**Recorded information**
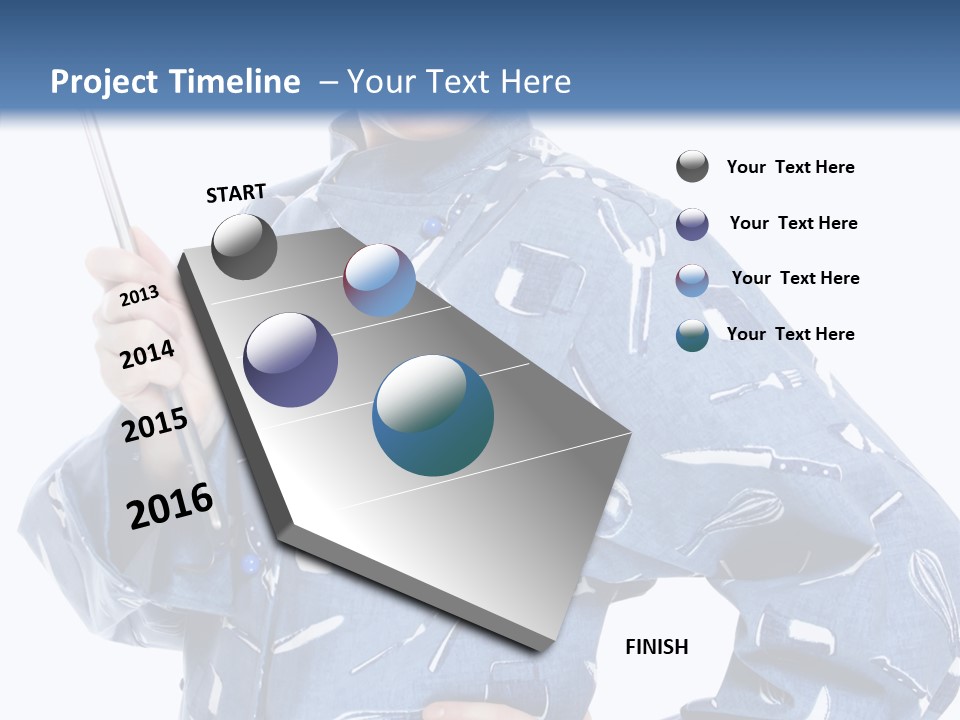 Project Timeline – Your Text Here

START

2013

2014

2015

2016

Your Text Here

Your Text Here

Your Text Here

Your Text Here

FINISH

**Exercise details**
The material above should be returned exactly, without pictures.

**Task result**
 Project Timeline – Your Text Here

START

2013

2014

2015

2016

Your Text Here

Your Text Here

Your Text Here

Your Text Here

FINISH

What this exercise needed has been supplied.